Lebensweg

Geboren 1983 im westlichen Münsterland, groß geworden in einer traditionellen Familie mit Vater und Mutter sowie meinen drei jüngeren Geschwistern.

Wollte früh raus in die Welt, musste aber erst die Schule packen. Ab 1991 also Grundschule und ab 1995 Gymnasium, wo ich 2003 das Abitur absolvierte. In der Pubertät hatte ich zum ersten Mal den Wunsch, Vater zu sein. Vielleicht, weil ich es anders machen wollte, denn mein Vater konnte mir nicht das geben, was ich gebraucht hätte.

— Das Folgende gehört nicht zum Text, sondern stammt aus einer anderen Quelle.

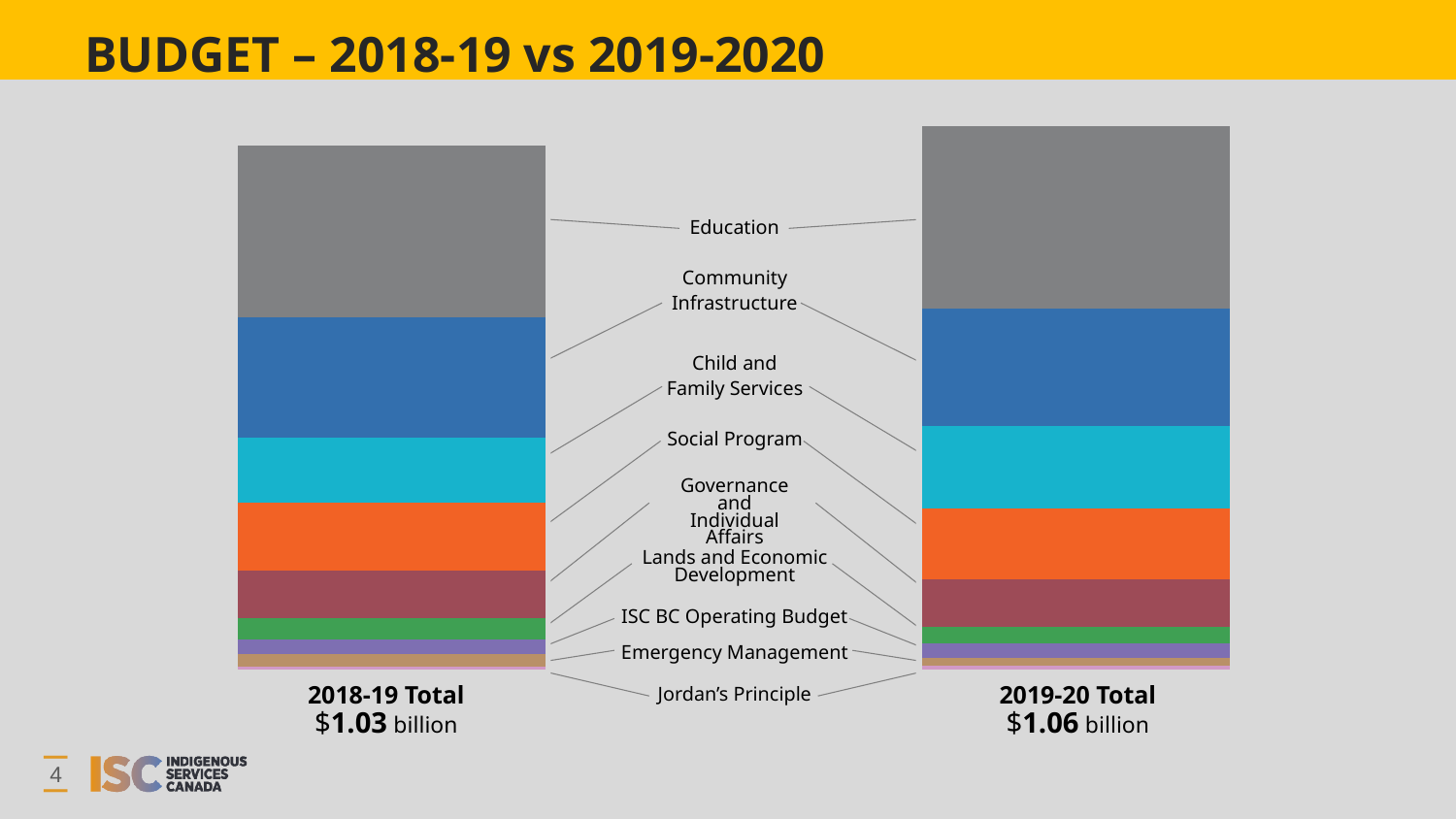
What is the total budget shown for 2018-19? $1.03 billion What colour is the Education segment in the bars? Grey Which category is the smallest segment of the 2018-19 bar? Jordan's Principle What is the total budget shown for 2019-20? $1.06 billion What kind of chart is shown on the slide? Stacked bar chart Which year has the larger total budget, 2018-19 or 2019-20? 2019-20 What is the title of the slide? BUDGET – 2018-19 vs 2019-2020 How many budget categories are labelled in the chart? 9 Does the total budget rise or fall from 2018-19 to 2019-20? Rise Which category makes up the largest segment of the 2019-20 bar? Education Which category makes up the largest segment of the 2018-19 bar? Education By how much does the 2019-20 total exceed the 2018-19 total? $0.03 billion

„Bei der Bundeswehr wirst du ein echter Mann“, wurde immer gesagt. Stimmt aber nicht, habe ich bis 2004 für euch getestet. Hätte Zivi machen sollen. Anschließend begann ich die Ausbildung zum Medienberater für Digital- und Printmedien. Mein Sprungbrett ins Berufsleben und raus aus dem Westmünsterland. Mit dem Abschluss in der Tasche ging es 2007 nach Hamburg. Dort lernte ich viele Menschen und Agenturen kennen, aber nicht mich. Zu schnell, zu hektisch, zu stressig – und immer die Frage nach der Sinnhaftigkeit dieser Tätigkeit.

Anfang 2010 habe ich bei voller Fahrt die Handbremse angezogen und bin auf einen Bergbauernhof nach Südtirol gezogen. Für 3 Monate habe ich dort Stall ausgemistet, Kühe gehütet und Holz gehackt. Mein persönliches Retreat und eine nachhaltige Erfahrung später stand für mich fest, dass ich Soziale Arbeit studieren werde. Die FH Kiel war weit genug von meiner Vergangenheit entfernt, sodass ich dort neu anfangen konnte. 2013 hatte ich den Bachelor in der Tasche und begann das Masterstudium und ein Weiterbildungsstudium Systemischer Beratung & Supervision. Beide schloss ich 2016 ab und setzte noch die Weiterbildung zum Stresspräventionstrainer oben drauf.

Als fertiger Sozialarbeiter / Sozialpädagoge aber noch mitten im Master in Sozialmanagement zog es mich 2014 ins Ruhrgebiet. Dort arbeitete ich einige Jahre in einem Sportverband als Bildungsreferent. Ich lernte meine heutige Frau kennen und als unsere Tochter 2016 zur Welt kam, war der Job nicht mehr Kompatibel zur Familie. Ehrlich gesagt wollte ich nie im Krankenhaus arbeiten, doch der Job passte perfekt in unser Familienmodell. Also begann ich 2017 in Teilzeit im Sozialdienst eines großen Krankenhauses und konnte endlich Familie & Beruf vereinbaren.

Mit unserer Tochter habe ich 7 Monate Elternzeit genommen und mit unserem Sohn, der 2018 zur Welt kam, ganze 2,5 Jahre. Eine intensive Zeit, die mich als Vater und Berater sehr geprägt haben.

In dieser Zeit entstand auch der Blog Vaterwelten und die Idee, (werdende) Väter für eine aktive Vaterschaft zu begeistern. Mir fehlten die Vorbilder und der Austausch mit anderen Vätern, sodass ich 2020 zusammen mit dem Kinderschutzbund Krefeld e.V. die Vätergruppe »Väter in Krefeld« gründete. Im selben Jahr entwickelte ich Beratungsangebote für Onlineberatungen, die dank Corona so sehr nachgefragt wurden, dass ich 2022 den Sprung in die Selbständigkeit wagte.